On Friday night, there was a bizarre moment at the end of “Nothing,” the chilly adaptation of Henry Green’s equally frosty novel now on 59E59’s main stage. As the Citizens Theatre company took its bow, a stuffed, dead pigeon tumbled across the floor.

The play takes place in a dim world of restaurants and half-lit parlors, with every surface cushioned in either black or deep red velvet. Against it, only hands and faces show up very clearly, so perhaps the pigeon had simply gone unnoticed until the full light of the bows. Perhaps it was a prop gone AWOL off some other set. But my impression was of a bird, suddenly dead, fetching up at the well-shod feet of the cast. Maybe the stifling air of Green’s drawing-room politesse is killing off local birds – as poisoned air does with cuckoos in the mines.

“Nothing” is essentially an atmospheric exercise, like the book before it. Three or four postwar couples (it depends on the permutations) revolve lazily around each other in English society, moving in the eddies of scandals long past. Jane Weatherby (a glassine Sophie Ward) drifts with the others, but her seemingly aimless circles are those of a shark, bumping and nosing and herding its prey.

Jane’s old friend and one-time paramour, John (Simon Dutton), looks like easy meat. Tan and fit, he’s nonetheless a slow-mover, and he allows women to treat him like an incapable infant. His current lover, Liz (Andrea Hart), has the crass nerve to show off her physical desires, which makes her both a bit of boozy fun and a wide target for the socially conscious Jane. Once John and Liz’s relationship is in Jane’s sights, only a couple of well-placed barbs, and a constant refrain of “Don’t you think, darling?” can bring it to its knees like a downed elephant.

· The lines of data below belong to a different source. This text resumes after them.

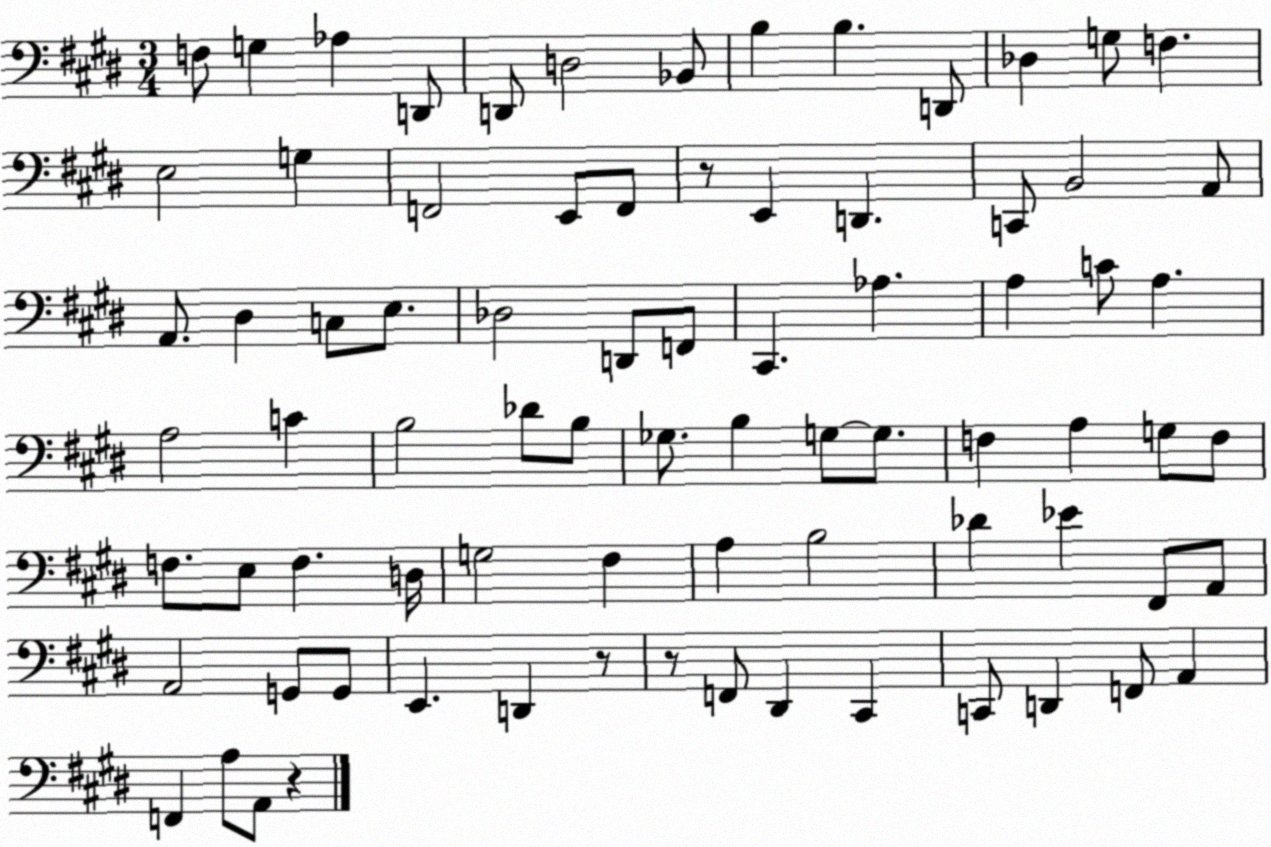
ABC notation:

X:1
T:Untitled
M:3/4
L:1/4
K:E
F,/2 G, _A, D,,/2 D,,/2 D,2 _B,,/2 B, B, D,,/2 _D, G,/2 F, E,2 G, F,,2 E,,/2 F,,/2 z/2 E,, D,, C,,/2 B,,2 A,,/2 A,,/2 ^D, C,/2 E,/2 _D,2 D,,/2 F,,/2 ^C,, _A, A, C/2 A, A,2 C B,2 _D/2 B,/2 _G,/2 B, G,/2 G,/2 F, A, G,/2 F,/2 F,/2 E,/2 F, D,/4 G,2 ^F, A, B,2 _D _E ^F,,/2 A,,/2 A,,2 G,,/2 G,,/2 E,, D,, z/2 z/2 F,,/2 ^D,, ^C,, C,,/2 D,, F,,/2 A,, F,, A,/2 A,,/2 z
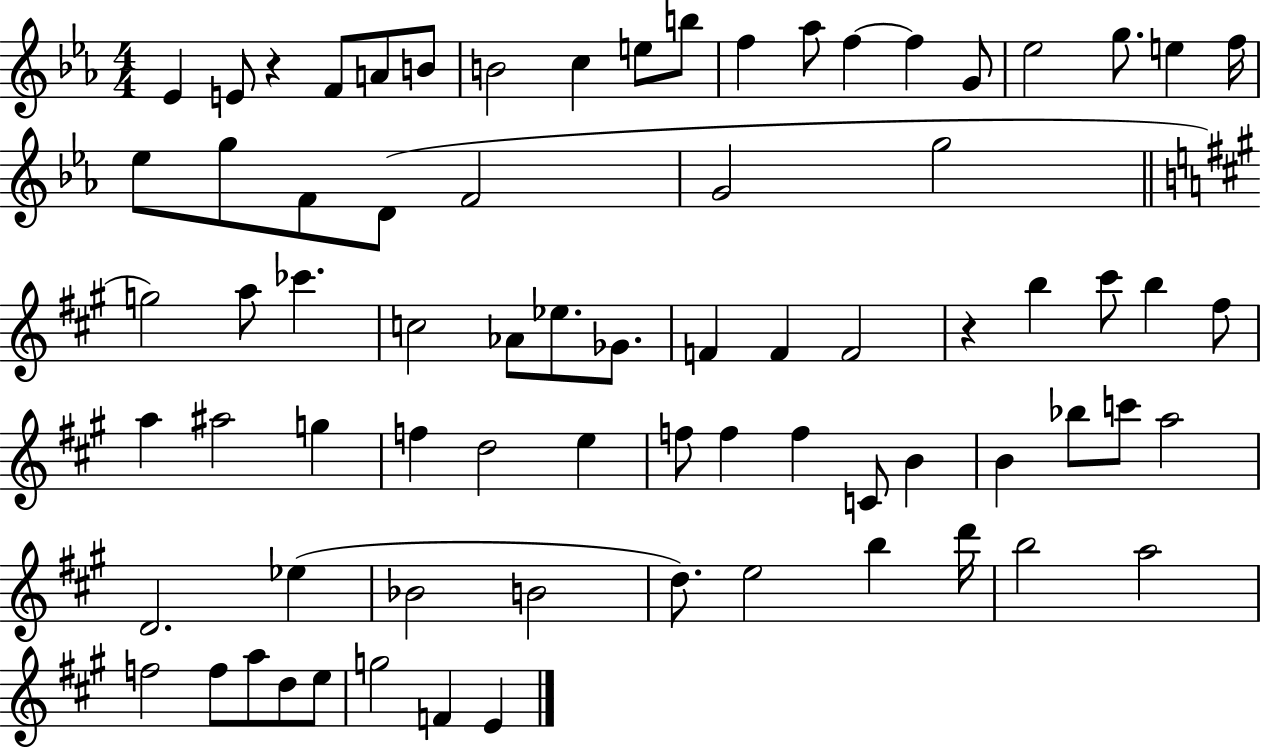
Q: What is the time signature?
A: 4/4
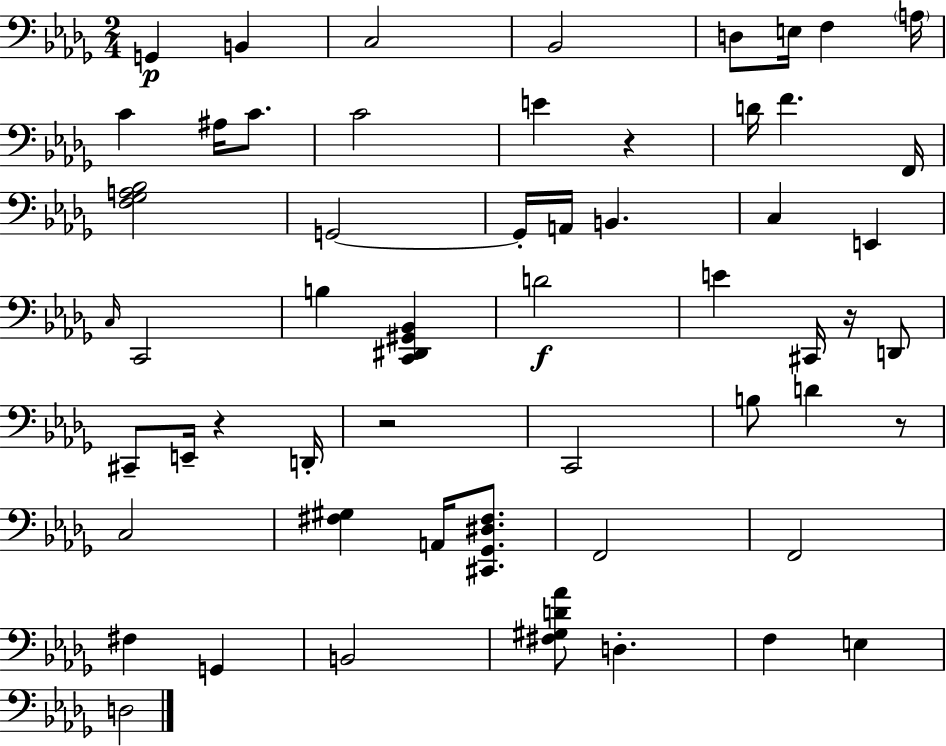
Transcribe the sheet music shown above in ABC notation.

X:1
T:Untitled
M:2/4
L:1/4
K:Bbm
G,, B,, C,2 _B,,2 D,/2 E,/4 F, A,/4 C ^A,/4 C/2 C2 E z D/4 F F,,/4 [F,_G,A,_B,]2 G,,2 G,,/4 A,,/4 B,, C, E,, C,/4 C,,2 B, [C,,^D,,^G,,_B,,] D2 E ^C,,/4 z/4 D,,/2 ^C,,/2 E,,/4 z D,,/4 z2 C,,2 B,/2 D z/2 C,2 [^F,^G,] A,,/4 [^C,,_G,,^D,^F,]/2 F,,2 F,,2 ^F, G,, B,,2 [^F,^G,D_A]/2 D, F, E, D,2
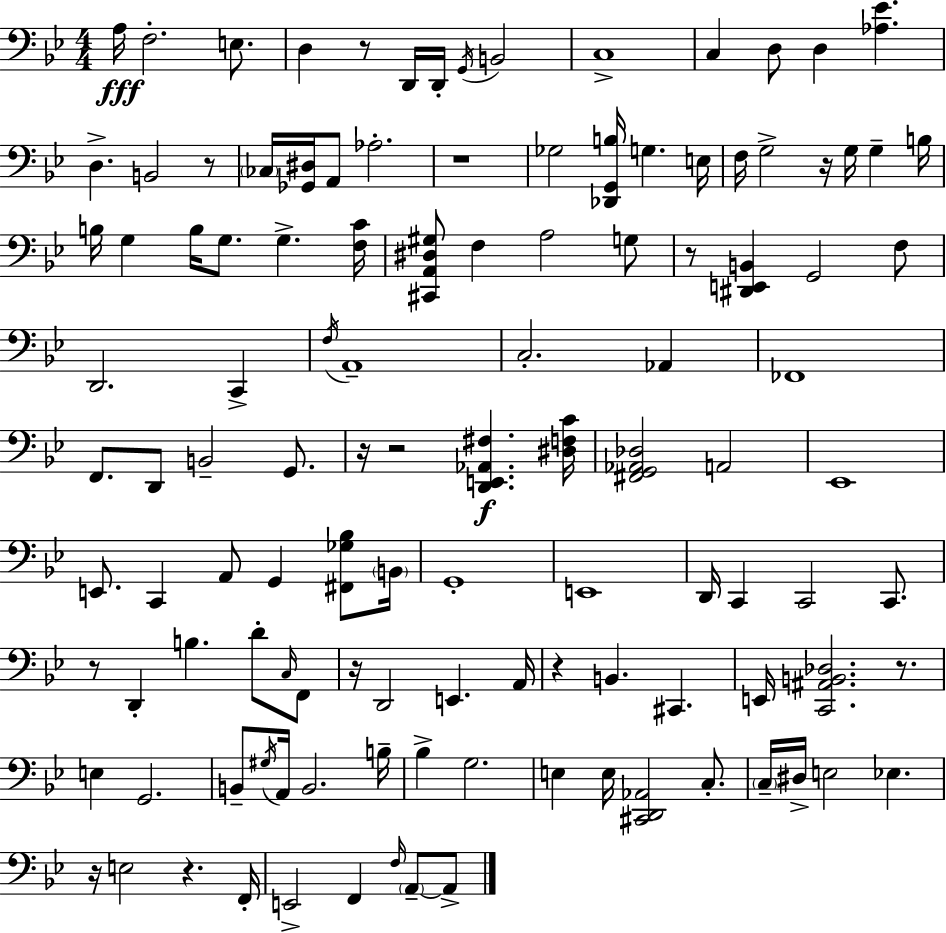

Jane herself seems to have no amorous wants, but her fighting spirit is aroused by her son, Philip (Pete Ashmore), announcing his engagement to John’s daughter Mary (Candida Benson). By getting John back into her pocket, Jane can destroy the younger generation’s match, simply by dripping her icy vitriol into the appropriate ear.

It’s never entirely clear why Jane wants to destroy the young people’s liaison, although she certainly drops a bagful of dark hints about their possibly being half-siblings. Her reasons could just as easily be her shock at Mary’s choice of clothes (she does wear a lot of unbecoming headbands) or the couple’s lack of adequate income. For Jane, maintaining a lifestyle could be even more appalling than the possibility of incest.

Green’s story is nearly all stageready dialogue, so adapter Andrea Hart has an easy job of it. The little dodges and evasions, the constant “sweet old things” that will sound familiar to readers of Evelyn Waugh, are all ripe for the picking in his swift little novel. In fact, the dramatic version seems slower, and it unaccountably has an intermission. Jane Weatherby’s assault-by-chit-chat would work much better if she weren’t interrupted just as she got up a head of steam.

Fans of Sophie Ward (think back to “The Young Sherlock Holmes”) will enjoy her fine-boned nastiness here, although it isn’t actually the piece’s main attraction. While Jane and John and Liz are throwing darts at one another, it’s the quieter, sadder affair going on between Philip and Mary that hits the bull’s eye.

Director Philip Prowse keeps Ms. Benson and Mr. Ashmore seated at the back, nearly swallowed by shadows, waiting by their big, unresponsive phones. The evening certainly succeeds at making us feel the way they are wasted – their attempts at enthusiasm crushed by the older generation. But it’s an odd, disconcerting way to spend a show: Constantly hoping for the stars to shut up and let the littler lights shine.

Until July 2 (59 E. 59th Street, between Madison & Park Avenues, 212-753-5959).